Professor John Ikerd has traveled through 16 states and three provinces of Canada listening to both sides of an argument. Though the communities and companies involved vary, the promises and the results are the same.
“The agribusiness corporations promote CAFOs as a logical rural economic development strategy, as the future of animal agriculture and the only means of maintaining a viable agriculture sector in rural communities,” Ikerd said.
They offer many things rural communities want to hear. They talk about the money that will be spent during the construction of a new facility, the jobs it will create, the tax revenues it will generate. They say grain prices will be higher and grocery bills will be lower. What small town wouldn’t dream of having one of these money-making facilities?  
But when the building starts, often the dreaming ends. It isn’t a local crew doing the construction, the neighborhood hardware store didn’t sell them the materials, and the nearest feed store never gets an order for feed, and most of the new jobs go to people from outside the community.  
Research done by Dr. Ikerd proves this theory. For example, look to the hog industry in Missouri. “Corporate contract operations create a net loss of employment. While creating 9 jobs for every 12,000 hogs produced, corporate contract operations displace 28 independent family hog farmers,” he said.  

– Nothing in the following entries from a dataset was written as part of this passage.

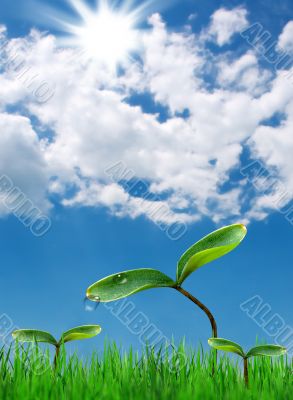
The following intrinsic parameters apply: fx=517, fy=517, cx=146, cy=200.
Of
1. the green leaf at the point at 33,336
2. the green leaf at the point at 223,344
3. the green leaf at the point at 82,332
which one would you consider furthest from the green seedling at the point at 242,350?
the green leaf at the point at 33,336

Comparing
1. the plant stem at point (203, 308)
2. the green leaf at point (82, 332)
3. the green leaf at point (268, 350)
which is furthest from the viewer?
the green leaf at point (82, 332)

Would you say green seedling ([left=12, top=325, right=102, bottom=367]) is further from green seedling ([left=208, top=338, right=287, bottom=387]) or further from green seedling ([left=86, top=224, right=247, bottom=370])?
green seedling ([left=208, top=338, right=287, bottom=387])

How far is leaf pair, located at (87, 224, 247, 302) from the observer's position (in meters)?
1.45

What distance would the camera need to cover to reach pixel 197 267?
1.46 meters

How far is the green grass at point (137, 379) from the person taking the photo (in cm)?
151

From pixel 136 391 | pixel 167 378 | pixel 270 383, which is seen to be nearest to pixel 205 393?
pixel 136 391

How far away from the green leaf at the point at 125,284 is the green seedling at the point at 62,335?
0.67ft

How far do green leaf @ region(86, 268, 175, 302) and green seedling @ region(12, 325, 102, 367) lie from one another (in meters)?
0.20

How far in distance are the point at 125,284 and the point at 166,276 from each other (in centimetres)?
12

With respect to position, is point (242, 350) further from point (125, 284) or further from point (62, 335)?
point (62, 335)

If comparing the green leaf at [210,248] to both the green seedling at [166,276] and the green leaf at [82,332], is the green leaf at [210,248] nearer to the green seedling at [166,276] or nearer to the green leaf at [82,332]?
the green seedling at [166,276]

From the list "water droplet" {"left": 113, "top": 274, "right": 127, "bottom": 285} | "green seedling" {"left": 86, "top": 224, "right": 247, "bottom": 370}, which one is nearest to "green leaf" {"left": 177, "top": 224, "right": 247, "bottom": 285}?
"green seedling" {"left": 86, "top": 224, "right": 247, "bottom": 370}

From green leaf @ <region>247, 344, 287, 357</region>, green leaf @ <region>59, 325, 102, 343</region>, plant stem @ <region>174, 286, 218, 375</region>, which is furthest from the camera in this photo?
green leaf @ <region>59, 325, 102, 343</region>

Despite these facts, some see this mass production version of agriculture as the only way to feed the world’s growing population. Information found by the Missouri Rural Crisis Center shows otherwise. CAFOs are a relatively new idea, yet Missouri farmers produce the same number of hogs as they did 15 years ago.  

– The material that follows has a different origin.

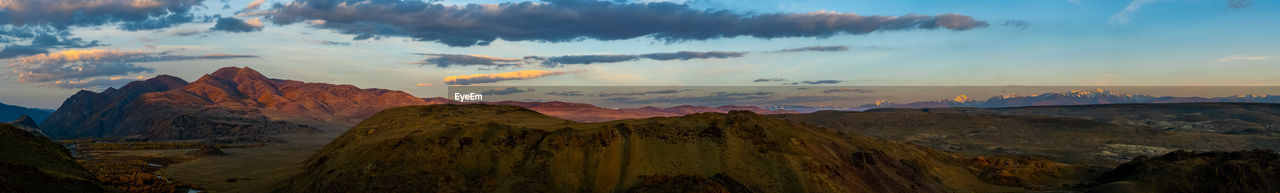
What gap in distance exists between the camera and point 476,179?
51.1m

However, they found several things had changed. In the last 20 years, the price consumers pay for pork has increased 64 percent, though the hog producers’ share of the profit has dropped 39 percent. This pair of statistics does not help a struggling rural economy, but it gets worse. The 2.8 million hogs Missouri produces annually used to be raised on 19,000 farms, now there are only 2,000.  
As farms vanish, so do the families that own and operate them. As farm families vanish, so do the rural communities they used to be a part of. Once this cycle begins, it is hard to stop. Ikerd points out that when the situation gets bad enough, “Rural parents routinely advise their children to go away to college and get a good education so they won’t have to return to the rural community or the farm to live.”  
Farm families are a valuable resource, and they must be protected, Ikerd attests. They build their homes and build their lives on a piece of land they can call their own. They go to the nearest town to buy food for their children and their livestock. When they go to town and spend their hard earned money, they are doing more than buying provisions; they are investing in the future.  
As Ikerd's research has shown, there are just some things you can’t put a price on.